### EXERCISE
Extract every line below verbatim, omitting the pictures from your answer.

[THE DATA — start]

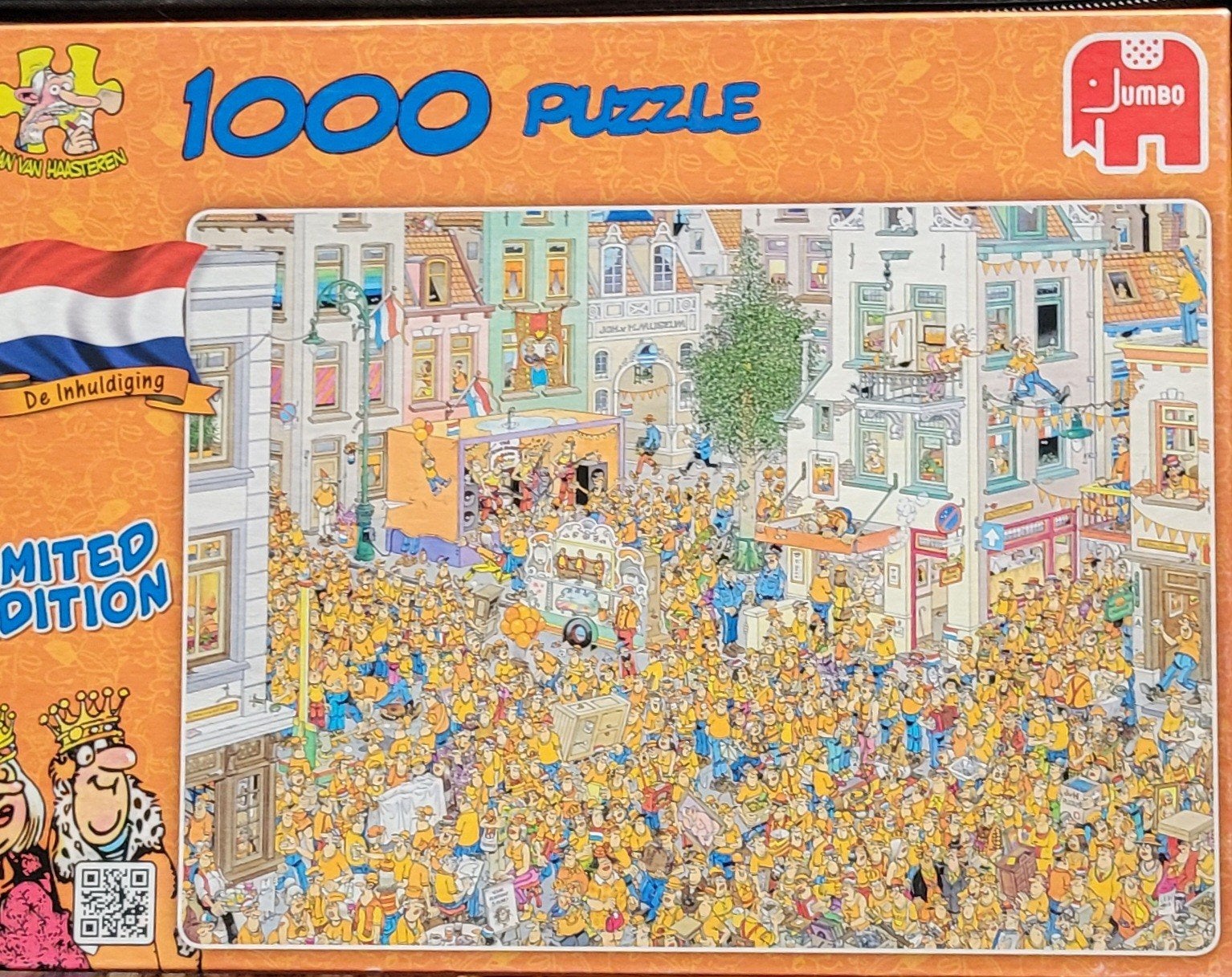 Limited Edition Jan van Haasteren Legpuzzel 1000 Stukjes, Hobby en Vrije tijd, Denksport en Puzzels, Ophalen of Verzenden, 500 t/m 1500 stukjes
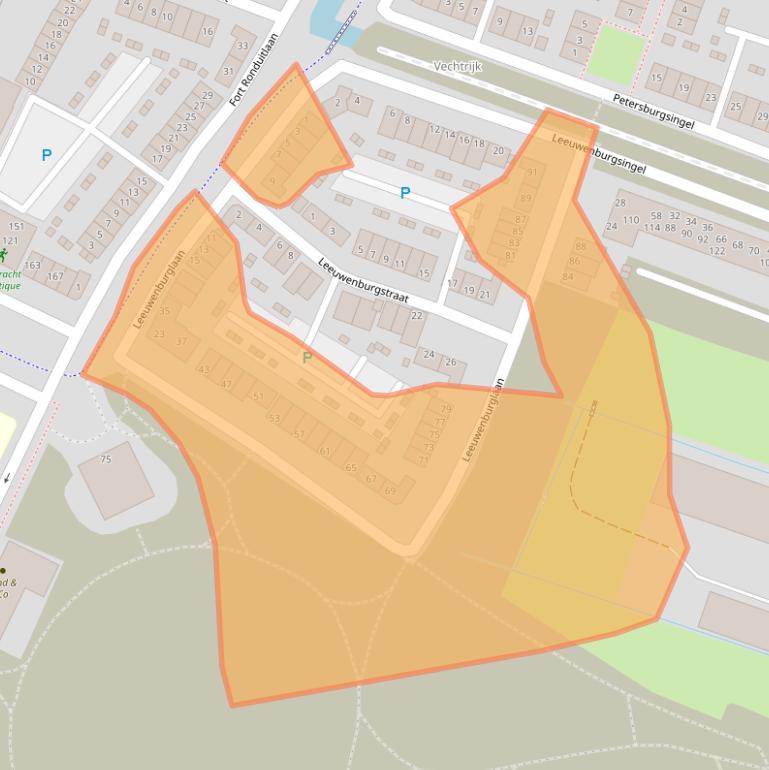 Kaart van postcodegebied 1384LE.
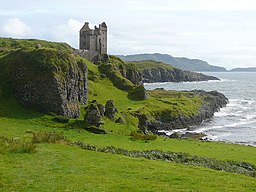Gylen Castle på öns södra del.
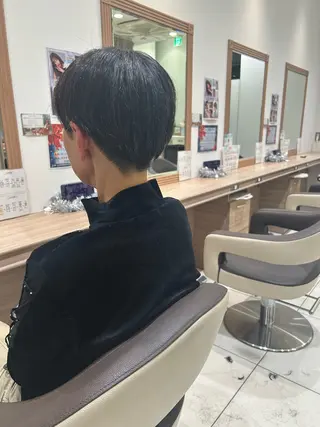 ショート モデル募集中 松原京のヘアスタイル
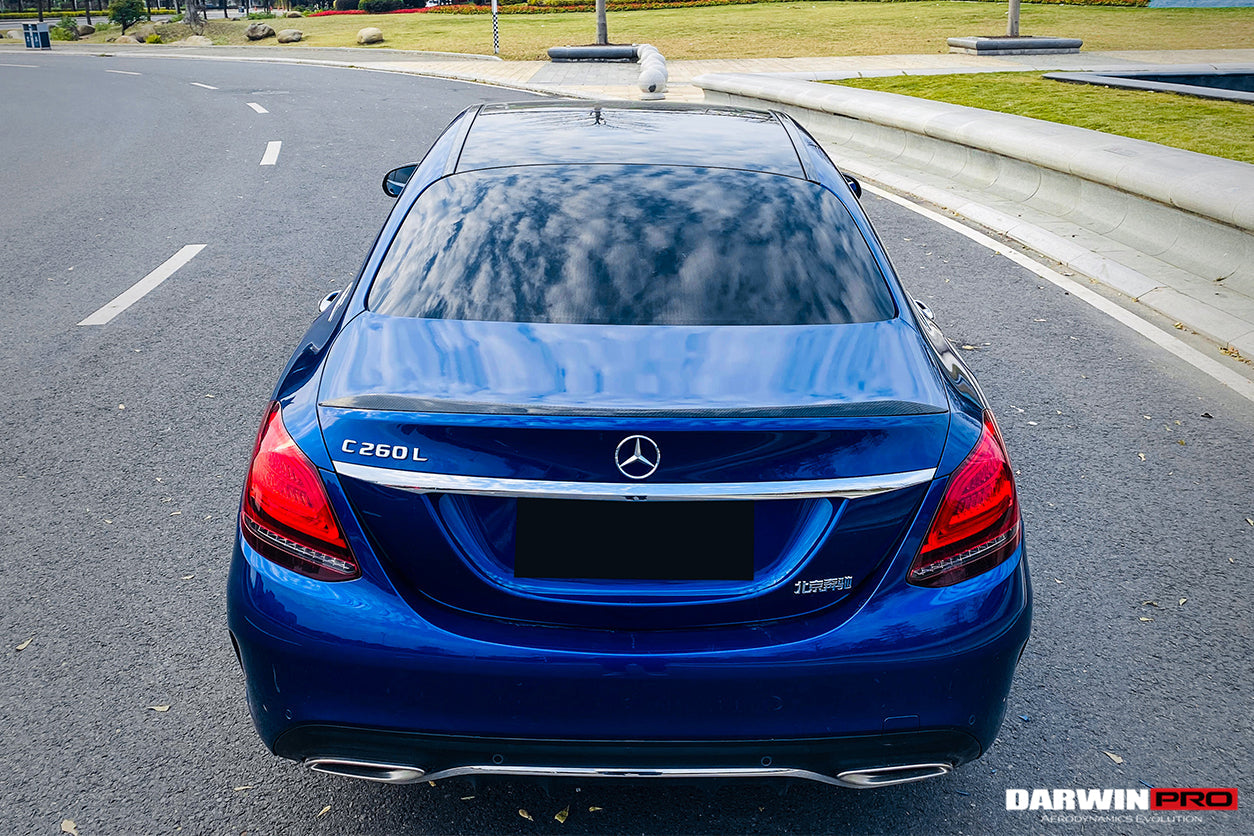 2015-2021 Mercedes Benz C-Class W205 Sedan Trunk Spoiler - DarwinPRO Aerodynamics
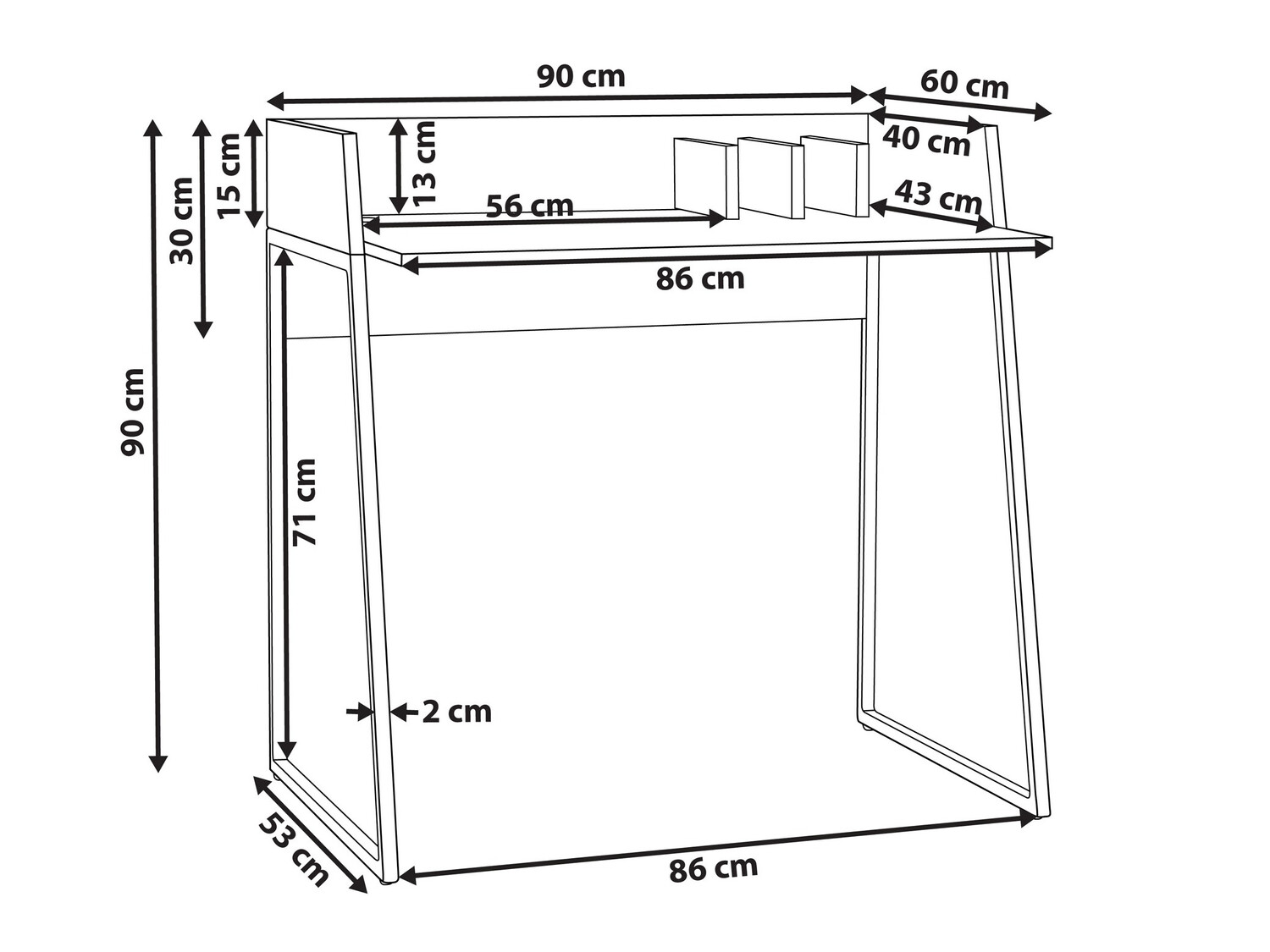 Письменный cтол Berwyn 240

[THE DATA — finish]

### WRITTEN REPLY
 Limited Edition Jan van Haasteren Legpuzzel 1000 Stukjes, Hobby en Vrije tijd, Denksport en Puzzels, Ophalen of Verzenden, 500 t/m 1500 stukjes
 Kaart van postcodegebied 1384LE.
Gylen Castle på öns södra del.
 ショート モデル募集中 松原京のヘアスタイル
 2015-2021 Mercedes Benz C-Class W205 Sedan Trunk Spoiler - DarwinPRO Aerodynamics
 Письменный cтол Berwyn 240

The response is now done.